Reputation: 215
So I am making a search engine for a site using Zend_Search_Lucene
I am currently using Zend_Search_Lucene_Analysis_Analyzer_Common_Utf8_CaseInsensitive which works fine, except for one thing: it makes distinctions between accented and not accented characters
In google (and other search engines) when you search for "χιονι" it will return results for all variations of it, like "χιόνι" which is the correct accented version in greek (χιόνι = snow btw).
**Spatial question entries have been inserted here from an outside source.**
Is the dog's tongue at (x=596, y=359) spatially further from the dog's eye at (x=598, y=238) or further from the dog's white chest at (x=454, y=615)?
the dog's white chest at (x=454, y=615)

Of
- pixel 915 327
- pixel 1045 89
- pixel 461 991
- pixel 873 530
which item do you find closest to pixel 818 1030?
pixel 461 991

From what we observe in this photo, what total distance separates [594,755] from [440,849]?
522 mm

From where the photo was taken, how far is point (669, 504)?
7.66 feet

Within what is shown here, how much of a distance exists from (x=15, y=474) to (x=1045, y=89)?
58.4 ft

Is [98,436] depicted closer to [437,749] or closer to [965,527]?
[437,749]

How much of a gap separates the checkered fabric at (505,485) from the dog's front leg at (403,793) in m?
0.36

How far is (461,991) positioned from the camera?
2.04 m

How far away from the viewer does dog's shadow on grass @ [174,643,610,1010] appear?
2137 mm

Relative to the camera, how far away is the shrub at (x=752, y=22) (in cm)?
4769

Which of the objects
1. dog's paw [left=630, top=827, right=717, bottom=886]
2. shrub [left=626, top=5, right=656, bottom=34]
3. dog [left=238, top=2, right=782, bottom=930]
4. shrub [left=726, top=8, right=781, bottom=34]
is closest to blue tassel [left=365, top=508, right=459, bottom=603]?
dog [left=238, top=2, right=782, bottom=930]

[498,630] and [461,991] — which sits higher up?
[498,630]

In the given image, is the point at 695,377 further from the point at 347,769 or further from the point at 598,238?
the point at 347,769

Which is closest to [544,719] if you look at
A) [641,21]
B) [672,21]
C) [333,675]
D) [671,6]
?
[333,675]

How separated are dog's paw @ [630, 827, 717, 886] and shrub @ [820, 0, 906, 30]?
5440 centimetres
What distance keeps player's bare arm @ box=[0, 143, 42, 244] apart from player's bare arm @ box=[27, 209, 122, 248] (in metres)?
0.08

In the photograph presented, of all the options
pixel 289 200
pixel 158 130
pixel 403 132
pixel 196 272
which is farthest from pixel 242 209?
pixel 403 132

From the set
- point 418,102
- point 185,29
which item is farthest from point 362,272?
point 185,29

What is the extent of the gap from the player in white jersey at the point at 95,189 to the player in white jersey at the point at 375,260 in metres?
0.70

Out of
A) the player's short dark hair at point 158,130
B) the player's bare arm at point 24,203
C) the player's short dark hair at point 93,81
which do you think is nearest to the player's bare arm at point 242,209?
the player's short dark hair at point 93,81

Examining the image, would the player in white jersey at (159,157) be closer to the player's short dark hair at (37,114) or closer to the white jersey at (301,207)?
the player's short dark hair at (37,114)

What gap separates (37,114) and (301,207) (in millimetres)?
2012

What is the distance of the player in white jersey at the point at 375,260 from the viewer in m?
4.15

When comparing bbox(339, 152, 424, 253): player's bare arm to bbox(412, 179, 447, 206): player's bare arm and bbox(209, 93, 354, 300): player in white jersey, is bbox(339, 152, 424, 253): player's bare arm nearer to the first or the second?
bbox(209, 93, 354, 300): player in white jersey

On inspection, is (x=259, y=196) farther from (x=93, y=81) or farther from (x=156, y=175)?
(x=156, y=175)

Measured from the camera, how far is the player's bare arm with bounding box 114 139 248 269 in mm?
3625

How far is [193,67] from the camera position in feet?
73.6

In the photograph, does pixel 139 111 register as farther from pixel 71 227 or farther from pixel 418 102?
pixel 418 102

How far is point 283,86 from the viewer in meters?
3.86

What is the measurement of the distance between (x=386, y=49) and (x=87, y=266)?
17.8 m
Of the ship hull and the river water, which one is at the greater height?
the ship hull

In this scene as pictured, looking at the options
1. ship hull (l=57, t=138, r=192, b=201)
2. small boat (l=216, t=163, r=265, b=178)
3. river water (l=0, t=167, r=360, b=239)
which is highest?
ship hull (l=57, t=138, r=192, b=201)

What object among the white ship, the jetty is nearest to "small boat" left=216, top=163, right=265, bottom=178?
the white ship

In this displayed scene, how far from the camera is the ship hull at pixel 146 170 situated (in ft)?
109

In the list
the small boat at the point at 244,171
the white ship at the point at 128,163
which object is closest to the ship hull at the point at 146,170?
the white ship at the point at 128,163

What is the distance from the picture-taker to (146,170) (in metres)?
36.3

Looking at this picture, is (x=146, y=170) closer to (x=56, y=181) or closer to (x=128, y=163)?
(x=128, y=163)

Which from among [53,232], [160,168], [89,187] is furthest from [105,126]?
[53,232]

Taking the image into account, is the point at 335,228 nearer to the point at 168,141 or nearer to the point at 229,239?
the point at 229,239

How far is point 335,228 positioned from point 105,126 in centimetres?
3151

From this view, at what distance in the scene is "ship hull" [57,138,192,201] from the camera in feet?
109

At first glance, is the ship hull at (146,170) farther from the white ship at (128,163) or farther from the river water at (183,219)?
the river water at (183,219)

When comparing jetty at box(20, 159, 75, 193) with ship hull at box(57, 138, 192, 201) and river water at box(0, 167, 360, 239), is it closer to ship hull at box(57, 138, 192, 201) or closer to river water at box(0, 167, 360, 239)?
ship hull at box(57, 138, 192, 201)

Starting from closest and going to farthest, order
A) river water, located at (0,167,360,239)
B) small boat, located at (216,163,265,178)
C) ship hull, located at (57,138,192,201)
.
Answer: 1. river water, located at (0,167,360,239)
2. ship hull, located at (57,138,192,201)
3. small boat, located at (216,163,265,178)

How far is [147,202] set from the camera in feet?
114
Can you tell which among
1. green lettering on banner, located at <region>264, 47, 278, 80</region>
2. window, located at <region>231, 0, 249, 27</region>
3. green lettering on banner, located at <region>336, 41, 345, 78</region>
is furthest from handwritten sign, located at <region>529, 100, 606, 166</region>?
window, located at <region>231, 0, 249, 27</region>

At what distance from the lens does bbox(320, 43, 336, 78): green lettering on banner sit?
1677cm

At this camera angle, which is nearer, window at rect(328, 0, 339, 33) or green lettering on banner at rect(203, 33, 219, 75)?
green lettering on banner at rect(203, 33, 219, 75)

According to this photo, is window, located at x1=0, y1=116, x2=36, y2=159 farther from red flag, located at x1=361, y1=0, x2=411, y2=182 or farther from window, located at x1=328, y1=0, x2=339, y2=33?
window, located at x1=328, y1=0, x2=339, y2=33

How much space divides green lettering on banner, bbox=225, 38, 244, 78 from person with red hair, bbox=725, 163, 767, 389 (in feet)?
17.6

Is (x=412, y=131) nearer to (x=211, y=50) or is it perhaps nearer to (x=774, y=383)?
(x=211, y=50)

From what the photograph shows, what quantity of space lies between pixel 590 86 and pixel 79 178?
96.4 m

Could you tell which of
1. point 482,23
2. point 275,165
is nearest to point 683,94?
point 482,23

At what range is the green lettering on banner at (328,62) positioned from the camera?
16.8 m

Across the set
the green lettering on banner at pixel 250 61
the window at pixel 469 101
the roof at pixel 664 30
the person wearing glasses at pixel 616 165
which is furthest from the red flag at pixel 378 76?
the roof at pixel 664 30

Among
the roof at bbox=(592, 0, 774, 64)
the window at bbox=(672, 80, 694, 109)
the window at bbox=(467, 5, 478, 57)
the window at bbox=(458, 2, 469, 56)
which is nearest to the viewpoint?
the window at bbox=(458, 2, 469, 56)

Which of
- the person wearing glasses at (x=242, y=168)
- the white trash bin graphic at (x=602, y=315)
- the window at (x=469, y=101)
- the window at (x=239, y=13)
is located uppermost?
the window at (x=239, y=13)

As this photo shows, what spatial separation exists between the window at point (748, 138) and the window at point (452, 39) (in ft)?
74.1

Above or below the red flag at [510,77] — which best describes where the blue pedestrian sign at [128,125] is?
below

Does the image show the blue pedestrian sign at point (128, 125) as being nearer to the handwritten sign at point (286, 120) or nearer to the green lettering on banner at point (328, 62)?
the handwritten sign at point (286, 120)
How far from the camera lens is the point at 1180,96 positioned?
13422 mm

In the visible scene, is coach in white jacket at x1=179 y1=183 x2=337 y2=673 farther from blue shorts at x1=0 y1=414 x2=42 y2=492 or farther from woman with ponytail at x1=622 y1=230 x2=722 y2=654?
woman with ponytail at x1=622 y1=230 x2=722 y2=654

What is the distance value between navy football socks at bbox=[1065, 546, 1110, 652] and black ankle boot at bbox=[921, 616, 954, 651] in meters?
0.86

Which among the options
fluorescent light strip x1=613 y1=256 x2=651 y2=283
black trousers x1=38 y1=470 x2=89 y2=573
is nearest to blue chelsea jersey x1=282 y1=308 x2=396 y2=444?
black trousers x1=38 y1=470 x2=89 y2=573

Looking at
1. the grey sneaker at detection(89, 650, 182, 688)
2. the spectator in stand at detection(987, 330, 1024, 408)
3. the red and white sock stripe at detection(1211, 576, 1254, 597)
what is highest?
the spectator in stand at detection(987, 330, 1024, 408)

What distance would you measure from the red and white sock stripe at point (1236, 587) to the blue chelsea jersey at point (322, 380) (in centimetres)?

In lucene (in general, not only Zend_Search_Lucene) this is not default or even bundled behavior from what I've seen
My first attempt for a solution was to do kind of what lucene does for case insensitive search - analyzers, remove accents from letters the same way case insensitive analyzers simply make everything lowercase during indexing & searching (ie $str = strtr($str, 'ό', 'ο'))
The only reason this failed is because php does not have an mb_strtr and strtr does not work for multibyte characters like this, and preg_replace just didn't work either
Is there a way to make lucene search in "accent-insensitive" mode (an analyzer probably?), or alternatively a way to unaccent multibyte characters in php (I also did search on this with no results)?
Mind that what I want to search for is not western-european accented characters for which there are some unaccent solutions for php on the web
Upvotes: 3
Views: 1528
Reputation: 13296
Have you tried normalizer_normalize to remove diacritics from text: How to remove diacritics from text?
You can also use $str = iconv('UTF-8', 'ASCII//TRANSLIT//IGNORE', $str);
You can then create a token filter (by extending Zend_Search_Lucene_Analysis_TokenFilter) to normalize your keywords.
I don't know if it works for your encoding.
Upvotes: 2